— KURZE ÜBUNG A —
Was fertigt Marcus Hammerschmitt laut dem Text über Computergrafik und Malerei an?

— EXTRAHIERTER TEXT —

»»

Bei der Computergrafik ist es so, daß ich solange tüftle und feile, bis das Bild, das ich im Kopf habe, auf dem Monitor erscheint. Jeder Schritt, der in die falsche Richtung geht, ist ja umkehrbar, d.h. wenn ich einen Fehler mache, kann ich sofort auf den letzten Speicherpunkt zurückgehen und ihn korrigieren. Dadurch entfällt aber dieses gewisse Kribbeln, daß man beim Malen eines Bildes hat, das Abenteuer, das Risiko. Der Adrenalinspiegel beim Malen liegt deutlich höher als beim »computerisieren«, denn es können Dinge passieren mit denen ich nicht gerechnet habe. Dinge, die ein Bild ruinieren, es aber auch deutlich verbessern können. Auf dem Papier findet ein Entwicklungsprozeß statt, auf dem Computer nicht.
Ich habe darüber gestern mit Marcus Hammerschmitt diskutiert. Er hat diesbezüglich eine andere Meinung. Vielleicht liegt es daran, daß er Bildkollagen anfertigt. Dafür ist ein Computer natürlich prädestiniert. Für ein Gemälde bietet der Computer dagegen keinen echten Ersatz.

««

— Fragen zur Szenengeometrie —

»»

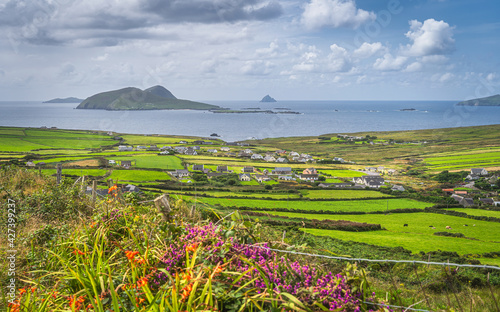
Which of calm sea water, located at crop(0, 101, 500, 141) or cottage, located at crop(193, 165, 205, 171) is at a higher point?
calm sea water, located at crop(0, 101, 500, 141)

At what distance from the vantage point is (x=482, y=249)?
48.3 ft

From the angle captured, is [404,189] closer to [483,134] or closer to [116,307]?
[483,134]

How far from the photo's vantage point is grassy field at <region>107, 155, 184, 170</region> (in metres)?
27.5

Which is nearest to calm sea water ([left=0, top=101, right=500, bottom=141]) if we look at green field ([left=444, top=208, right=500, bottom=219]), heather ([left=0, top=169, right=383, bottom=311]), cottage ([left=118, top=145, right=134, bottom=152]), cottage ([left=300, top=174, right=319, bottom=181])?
cottage ([left=118, top=145, right=134, bottom=152])

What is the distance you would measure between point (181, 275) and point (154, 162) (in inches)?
1109

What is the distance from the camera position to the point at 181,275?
7.36ft

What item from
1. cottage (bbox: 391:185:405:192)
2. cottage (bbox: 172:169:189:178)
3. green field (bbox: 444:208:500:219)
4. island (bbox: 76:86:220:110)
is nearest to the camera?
green field (bbox: 444:208:500:219)

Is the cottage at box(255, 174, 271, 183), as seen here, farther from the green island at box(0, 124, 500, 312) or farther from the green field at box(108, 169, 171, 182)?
the green field at box(108, 169, 171, 182)

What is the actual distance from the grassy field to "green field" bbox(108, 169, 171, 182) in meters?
1.67

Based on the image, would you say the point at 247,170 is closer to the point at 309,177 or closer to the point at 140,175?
the point at 309,177

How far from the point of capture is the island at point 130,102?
118 metres

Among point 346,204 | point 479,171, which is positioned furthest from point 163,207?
point 479,171

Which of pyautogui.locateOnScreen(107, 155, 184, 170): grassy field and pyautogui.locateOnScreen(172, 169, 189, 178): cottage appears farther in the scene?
pyautogui.locateOnScreen(107, 155, 184, 170): grassy field

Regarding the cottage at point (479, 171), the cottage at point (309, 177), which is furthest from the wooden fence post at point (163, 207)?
the cottage at point (479, 171)
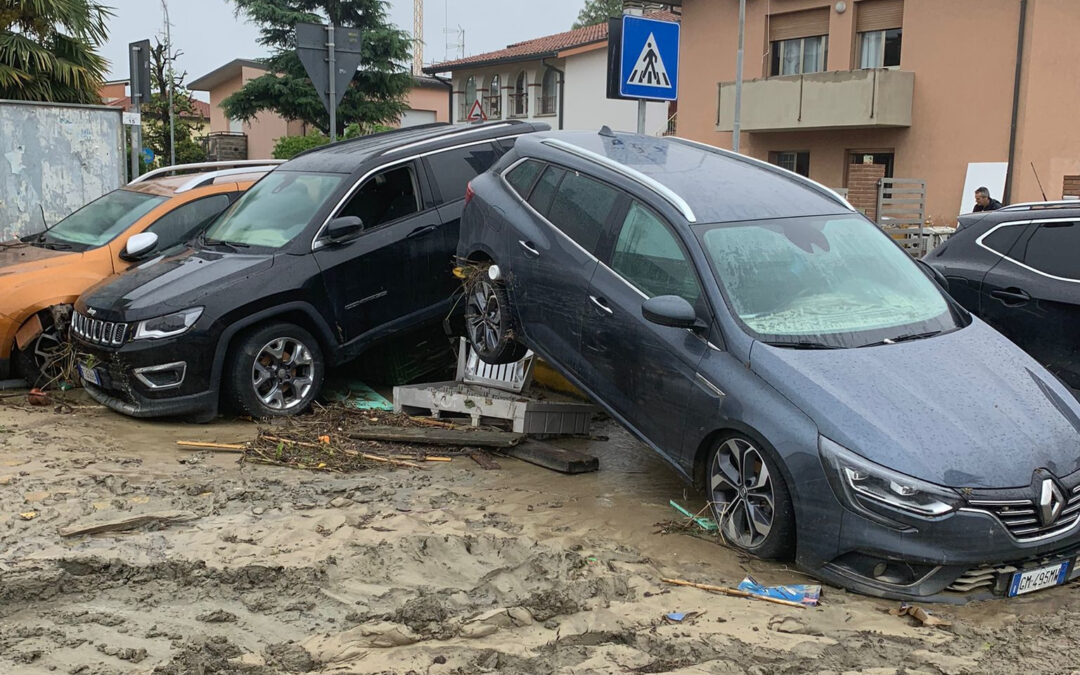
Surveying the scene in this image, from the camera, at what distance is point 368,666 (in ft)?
12.8

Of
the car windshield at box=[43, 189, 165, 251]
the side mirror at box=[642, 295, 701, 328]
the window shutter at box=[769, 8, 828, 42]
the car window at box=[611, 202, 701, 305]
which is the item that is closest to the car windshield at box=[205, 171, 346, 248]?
the car windshield at box=[43, 189, 165, 251]

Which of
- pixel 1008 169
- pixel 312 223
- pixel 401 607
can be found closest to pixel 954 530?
pixel 401 607

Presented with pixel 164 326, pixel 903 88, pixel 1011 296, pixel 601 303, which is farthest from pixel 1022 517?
pixel 903 88

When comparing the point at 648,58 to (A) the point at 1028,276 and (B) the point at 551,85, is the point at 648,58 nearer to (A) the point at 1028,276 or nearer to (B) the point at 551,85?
(A) the point at 1028,276

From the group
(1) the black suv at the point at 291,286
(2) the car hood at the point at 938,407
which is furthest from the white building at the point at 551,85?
(2) the car hood at the point at 938,407

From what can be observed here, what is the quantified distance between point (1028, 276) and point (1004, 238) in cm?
39

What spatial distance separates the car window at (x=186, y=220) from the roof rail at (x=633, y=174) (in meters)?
3.76

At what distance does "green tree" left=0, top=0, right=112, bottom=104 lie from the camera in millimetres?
14133

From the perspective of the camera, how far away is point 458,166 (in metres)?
8.68

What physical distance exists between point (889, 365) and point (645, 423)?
4.51 feet

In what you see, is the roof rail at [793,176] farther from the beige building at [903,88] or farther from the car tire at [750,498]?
the beige building at [903,88]

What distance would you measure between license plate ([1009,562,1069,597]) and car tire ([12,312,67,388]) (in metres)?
7.26

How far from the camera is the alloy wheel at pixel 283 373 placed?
773 cm

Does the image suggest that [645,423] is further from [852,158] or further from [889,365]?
[852,158]
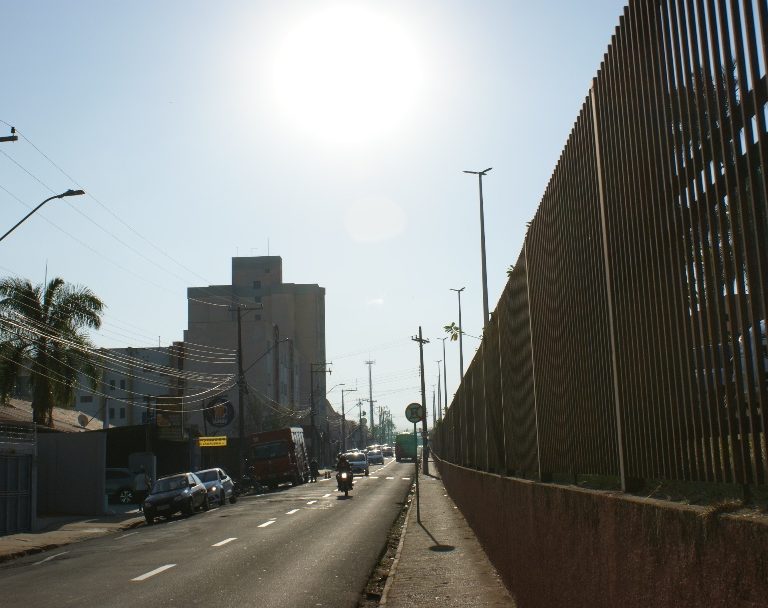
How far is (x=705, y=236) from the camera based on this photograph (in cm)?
335

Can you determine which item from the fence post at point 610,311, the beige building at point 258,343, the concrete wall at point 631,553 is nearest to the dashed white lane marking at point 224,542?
the concrete wall at point 631,553

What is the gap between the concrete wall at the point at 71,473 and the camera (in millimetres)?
34344

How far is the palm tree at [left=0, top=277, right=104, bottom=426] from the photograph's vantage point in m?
35.7

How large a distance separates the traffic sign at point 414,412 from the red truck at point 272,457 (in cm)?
2656

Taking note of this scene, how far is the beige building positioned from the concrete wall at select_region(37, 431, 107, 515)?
97.1 feet

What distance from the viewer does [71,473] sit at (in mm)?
34906

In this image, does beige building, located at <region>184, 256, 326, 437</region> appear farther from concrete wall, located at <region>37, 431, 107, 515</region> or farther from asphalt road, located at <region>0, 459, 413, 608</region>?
asphalt road, located at <region>0, 459, 413, 608</region>

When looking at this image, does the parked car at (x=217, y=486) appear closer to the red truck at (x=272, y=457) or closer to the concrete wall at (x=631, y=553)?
the red truck at (x=272, y=457)

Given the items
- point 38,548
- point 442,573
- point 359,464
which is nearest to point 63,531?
point 38,548

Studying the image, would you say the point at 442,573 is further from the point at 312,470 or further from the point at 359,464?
the point at 359,464

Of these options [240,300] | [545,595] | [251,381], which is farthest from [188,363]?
[545,595]

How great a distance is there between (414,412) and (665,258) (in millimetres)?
19899

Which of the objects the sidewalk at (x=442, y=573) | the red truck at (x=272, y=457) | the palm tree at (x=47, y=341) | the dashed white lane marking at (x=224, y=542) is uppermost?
the palm tree at (x=47, y=341)

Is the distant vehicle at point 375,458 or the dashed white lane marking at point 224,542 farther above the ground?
the dashed white lane marking at point 224,542
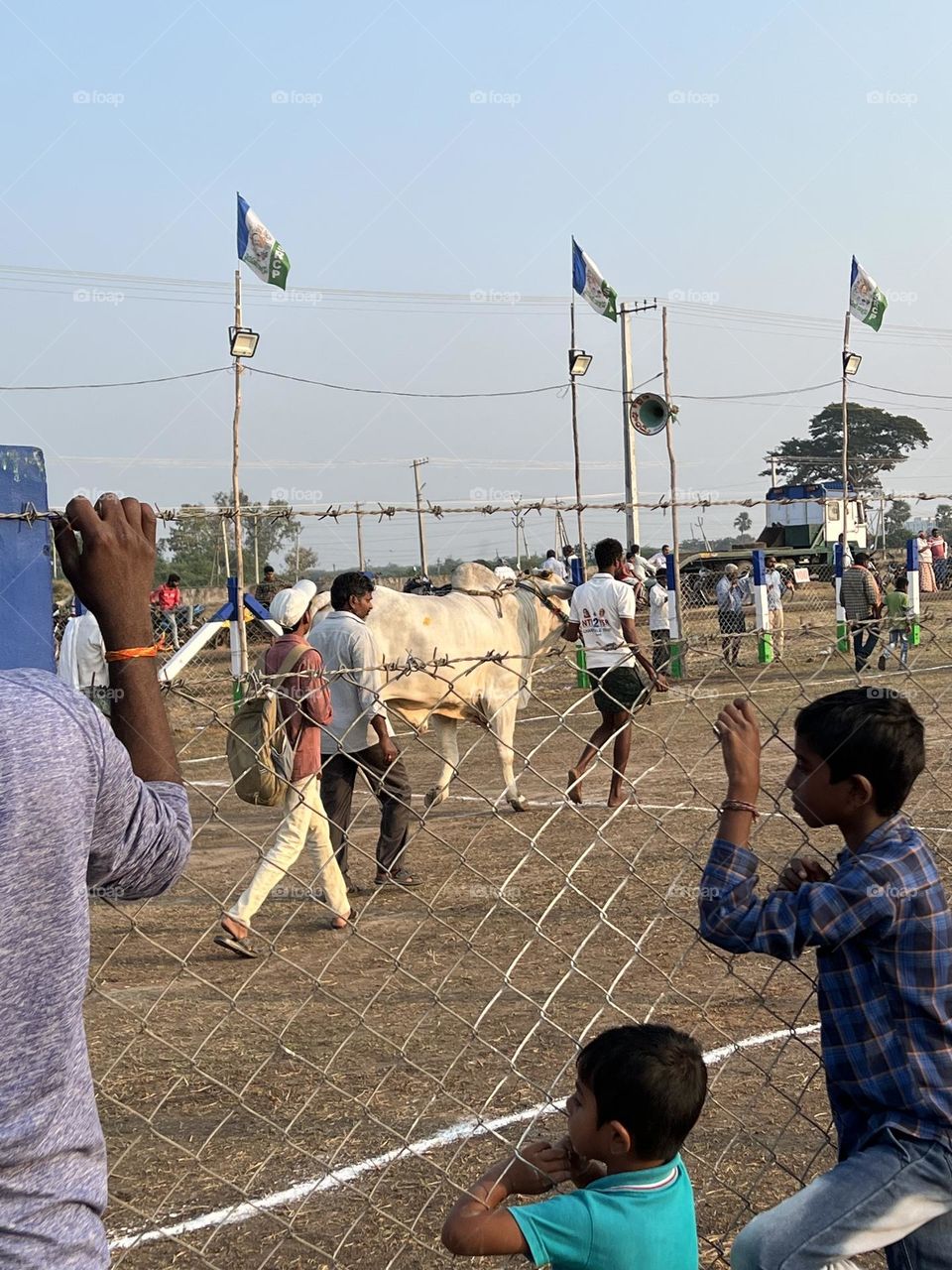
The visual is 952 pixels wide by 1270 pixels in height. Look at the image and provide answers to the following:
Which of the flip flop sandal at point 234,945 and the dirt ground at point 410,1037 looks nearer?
the dirt ground at point 410,1037

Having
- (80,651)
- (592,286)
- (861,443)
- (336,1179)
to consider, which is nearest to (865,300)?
(592,286)

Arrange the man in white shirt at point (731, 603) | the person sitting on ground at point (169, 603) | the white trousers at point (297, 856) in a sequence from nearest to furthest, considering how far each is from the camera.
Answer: the white trousers at point (297, 856)
the person sitting on ground at point (169, 603)
the man in white shirt at point (731, 603)

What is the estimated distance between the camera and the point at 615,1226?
88.9 inches

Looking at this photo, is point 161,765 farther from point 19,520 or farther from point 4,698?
point 19,520

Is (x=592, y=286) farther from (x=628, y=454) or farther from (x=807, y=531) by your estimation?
(x=807, y=531)

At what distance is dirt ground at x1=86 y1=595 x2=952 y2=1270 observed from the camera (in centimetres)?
358

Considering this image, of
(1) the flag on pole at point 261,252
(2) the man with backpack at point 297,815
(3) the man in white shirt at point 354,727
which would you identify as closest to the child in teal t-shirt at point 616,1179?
(2) the man with backpack at point 297,815

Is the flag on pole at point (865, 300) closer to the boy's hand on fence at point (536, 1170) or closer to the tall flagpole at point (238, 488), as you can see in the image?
the tall flagpole at point (238, 488)

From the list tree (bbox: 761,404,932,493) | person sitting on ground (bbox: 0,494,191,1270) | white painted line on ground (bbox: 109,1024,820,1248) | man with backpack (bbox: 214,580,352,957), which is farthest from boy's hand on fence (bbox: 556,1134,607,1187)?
tree (bbox: 761,404,932,493)

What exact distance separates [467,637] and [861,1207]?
31.5ft

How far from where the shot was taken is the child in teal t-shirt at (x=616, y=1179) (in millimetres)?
2238

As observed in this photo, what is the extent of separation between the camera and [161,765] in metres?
1.90

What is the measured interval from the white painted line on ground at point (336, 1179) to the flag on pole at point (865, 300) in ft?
76.9

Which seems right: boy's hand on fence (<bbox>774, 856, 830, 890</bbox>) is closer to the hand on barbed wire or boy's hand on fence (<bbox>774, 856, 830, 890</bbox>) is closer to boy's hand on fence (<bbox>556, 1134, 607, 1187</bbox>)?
boy's hand on fence (<bbox>556, 1134, 607, 1187</bbox>)
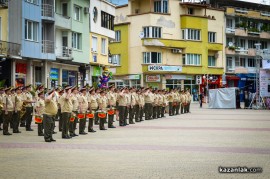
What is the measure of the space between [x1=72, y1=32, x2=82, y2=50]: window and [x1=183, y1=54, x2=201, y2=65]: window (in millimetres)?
24054

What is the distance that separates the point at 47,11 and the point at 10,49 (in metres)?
6.23

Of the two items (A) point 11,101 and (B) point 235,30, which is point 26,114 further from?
(B) point 235,30

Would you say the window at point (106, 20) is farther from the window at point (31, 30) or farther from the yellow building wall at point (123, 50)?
the window at point (31, 30)

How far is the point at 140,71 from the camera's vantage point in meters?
65.9

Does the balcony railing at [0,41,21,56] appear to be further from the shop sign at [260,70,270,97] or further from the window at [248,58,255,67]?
the window at [248,58,255,67]

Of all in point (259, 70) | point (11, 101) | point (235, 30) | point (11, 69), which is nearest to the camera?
point (11, 101)

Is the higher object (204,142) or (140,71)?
(140,71)

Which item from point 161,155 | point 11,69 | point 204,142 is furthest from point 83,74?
point 161,155

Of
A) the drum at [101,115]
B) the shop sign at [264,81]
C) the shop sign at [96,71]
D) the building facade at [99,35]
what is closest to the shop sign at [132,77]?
the building facade at [99,35]

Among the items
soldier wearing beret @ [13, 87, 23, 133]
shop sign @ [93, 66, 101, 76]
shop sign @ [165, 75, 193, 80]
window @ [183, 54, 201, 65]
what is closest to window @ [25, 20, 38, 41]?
shop sign @ [93, 66, 101, 76]

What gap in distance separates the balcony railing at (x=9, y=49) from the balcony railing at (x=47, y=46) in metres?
3.67

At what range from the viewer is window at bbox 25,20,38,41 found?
39531mm

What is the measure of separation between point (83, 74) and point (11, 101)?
27176 mm

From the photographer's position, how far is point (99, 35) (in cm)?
5212
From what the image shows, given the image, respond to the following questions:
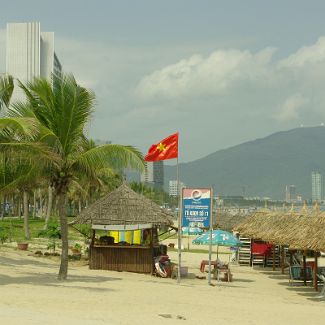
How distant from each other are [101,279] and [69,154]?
414 cm

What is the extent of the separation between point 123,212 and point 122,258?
1.65 meters

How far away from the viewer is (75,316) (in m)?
11.3

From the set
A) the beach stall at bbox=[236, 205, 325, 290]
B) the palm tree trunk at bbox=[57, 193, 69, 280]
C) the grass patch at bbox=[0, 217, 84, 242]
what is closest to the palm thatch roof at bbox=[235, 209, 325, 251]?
the beach stall at bbox=[236, 205, 325, 290]

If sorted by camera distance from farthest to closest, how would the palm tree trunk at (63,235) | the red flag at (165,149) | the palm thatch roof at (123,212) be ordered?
the palm thatch roof at (123,212)
the red flag at (165,149)
the palm tree trunk at (63,235)

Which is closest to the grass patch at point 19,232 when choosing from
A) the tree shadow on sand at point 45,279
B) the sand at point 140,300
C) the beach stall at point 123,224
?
the tree shadow on sand at point 45,279

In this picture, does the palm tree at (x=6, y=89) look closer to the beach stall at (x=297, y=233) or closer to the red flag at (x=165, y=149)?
the red flag at (x=165, y=149)

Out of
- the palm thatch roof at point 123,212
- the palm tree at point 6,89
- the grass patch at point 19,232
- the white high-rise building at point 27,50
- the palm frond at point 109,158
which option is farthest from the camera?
the white high-rise building at point 27,50

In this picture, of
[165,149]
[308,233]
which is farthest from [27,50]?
[308,233]

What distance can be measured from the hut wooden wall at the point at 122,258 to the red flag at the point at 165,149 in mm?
3502

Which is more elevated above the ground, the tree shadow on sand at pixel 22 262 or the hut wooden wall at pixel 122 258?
the hut wooden wall at pixel 122 258

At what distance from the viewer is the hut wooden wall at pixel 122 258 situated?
22.0 m

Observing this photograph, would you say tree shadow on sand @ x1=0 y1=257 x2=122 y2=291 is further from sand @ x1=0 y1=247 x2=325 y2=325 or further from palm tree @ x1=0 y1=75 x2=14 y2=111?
palm tree @ x1=0 y1=75 x2=14 y2=111

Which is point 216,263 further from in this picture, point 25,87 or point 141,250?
point 25,87

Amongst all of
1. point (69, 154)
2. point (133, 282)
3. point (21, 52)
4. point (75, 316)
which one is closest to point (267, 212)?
point (133, 282)
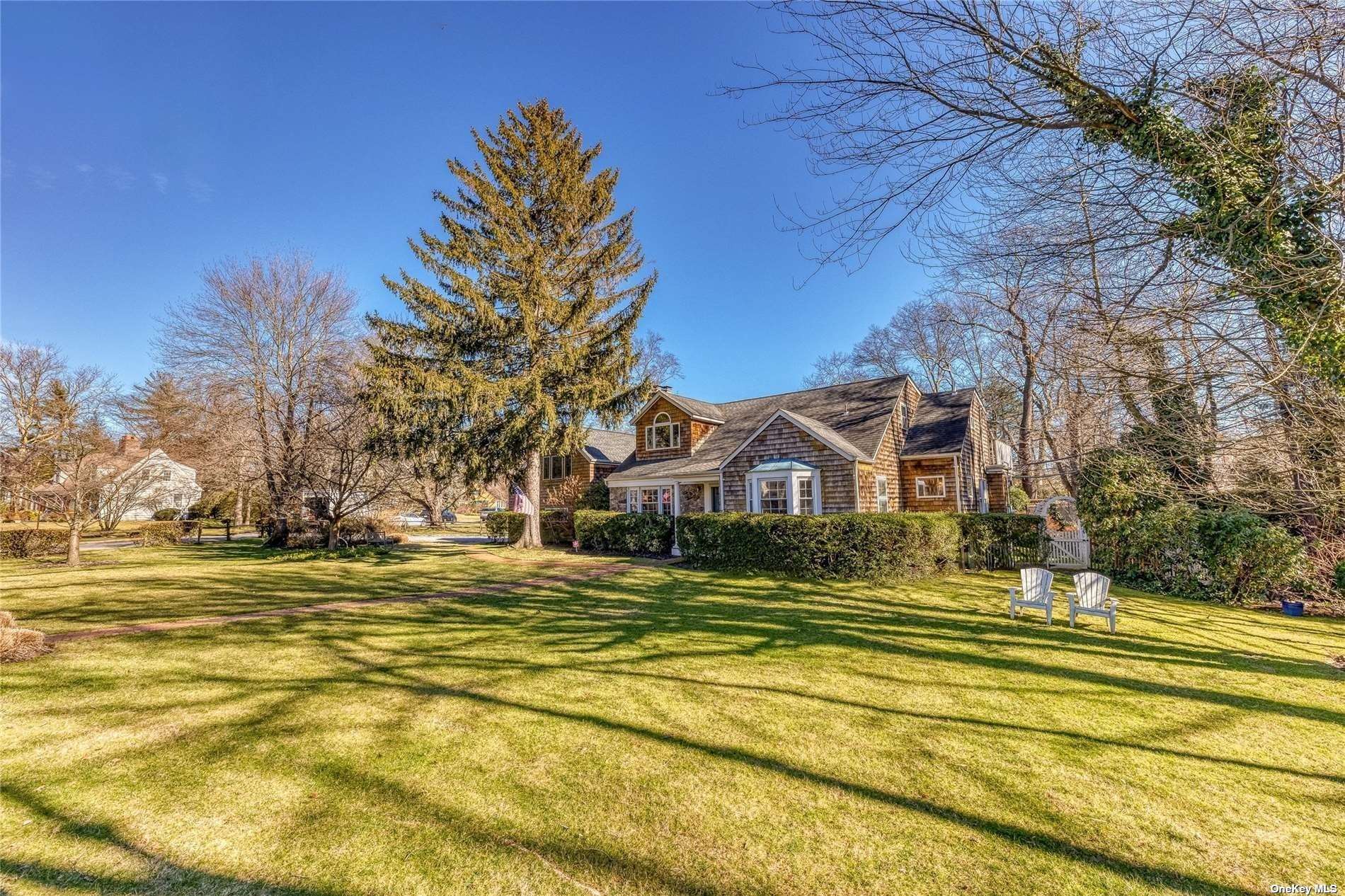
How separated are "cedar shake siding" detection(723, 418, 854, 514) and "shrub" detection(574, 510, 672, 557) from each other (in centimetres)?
253

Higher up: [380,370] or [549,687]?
[380,370]

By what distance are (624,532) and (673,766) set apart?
14.6 meters

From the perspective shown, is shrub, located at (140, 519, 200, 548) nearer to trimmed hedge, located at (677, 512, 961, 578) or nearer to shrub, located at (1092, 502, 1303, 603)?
trimmed hedge, located at (677, 512, 961, 578)

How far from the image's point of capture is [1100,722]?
4.38 metres

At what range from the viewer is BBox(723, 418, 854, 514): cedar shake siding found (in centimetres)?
1595

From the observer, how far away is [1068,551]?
47.1 ft

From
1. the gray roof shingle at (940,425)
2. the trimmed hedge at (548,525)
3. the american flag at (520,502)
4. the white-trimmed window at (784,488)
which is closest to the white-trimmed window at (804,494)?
the white-trimmed window at (784,488)

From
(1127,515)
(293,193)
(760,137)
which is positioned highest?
(293,193)

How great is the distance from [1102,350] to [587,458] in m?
21.2

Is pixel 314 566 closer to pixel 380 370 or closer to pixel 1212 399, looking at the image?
pixel 380 370

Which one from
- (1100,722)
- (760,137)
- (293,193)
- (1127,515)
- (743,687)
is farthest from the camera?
(293,193)

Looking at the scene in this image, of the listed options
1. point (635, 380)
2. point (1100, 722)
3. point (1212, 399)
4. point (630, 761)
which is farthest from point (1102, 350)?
point (635, 380)

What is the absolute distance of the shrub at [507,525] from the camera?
23438 millimetres

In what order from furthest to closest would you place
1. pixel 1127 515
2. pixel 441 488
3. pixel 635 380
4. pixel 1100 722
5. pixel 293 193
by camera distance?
pixel 635 380 → pixel 441 488 → pixel 293 193 → pixel 1127 515 → pixel 1100 722
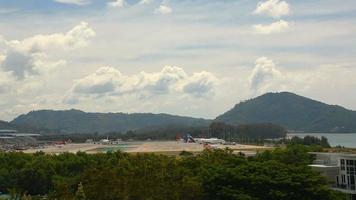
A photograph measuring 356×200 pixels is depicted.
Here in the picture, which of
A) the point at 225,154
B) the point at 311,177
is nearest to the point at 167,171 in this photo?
the point at 311,177

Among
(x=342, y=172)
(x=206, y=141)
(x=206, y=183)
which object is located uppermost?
(x=206, y=141)

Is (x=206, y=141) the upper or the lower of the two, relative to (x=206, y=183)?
upper

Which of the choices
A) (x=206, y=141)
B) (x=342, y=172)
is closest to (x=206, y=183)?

««

— KURZE ÜBUNG B —
Ändere in den Datensätzen die Zeilen zwischen der Zeile mit „Higher up: [380,370] or [549,687]?“ und der Zeile mit „14.6 meters“, beide eingeschlossen: Ersetze dort „set apart“ durch „separated“, lass alles andere unverändert und gib nur diese Zeilen aus.

— SCHRIFTLICHE ANTWORT A —
Bildkollagen.

— SCHRIFTLICHE ANTWORT B —
Higher up: [380,370] or [549,687]?
[380,370]

By what distance are (624,532) and (673,766) separated?
14.6 meters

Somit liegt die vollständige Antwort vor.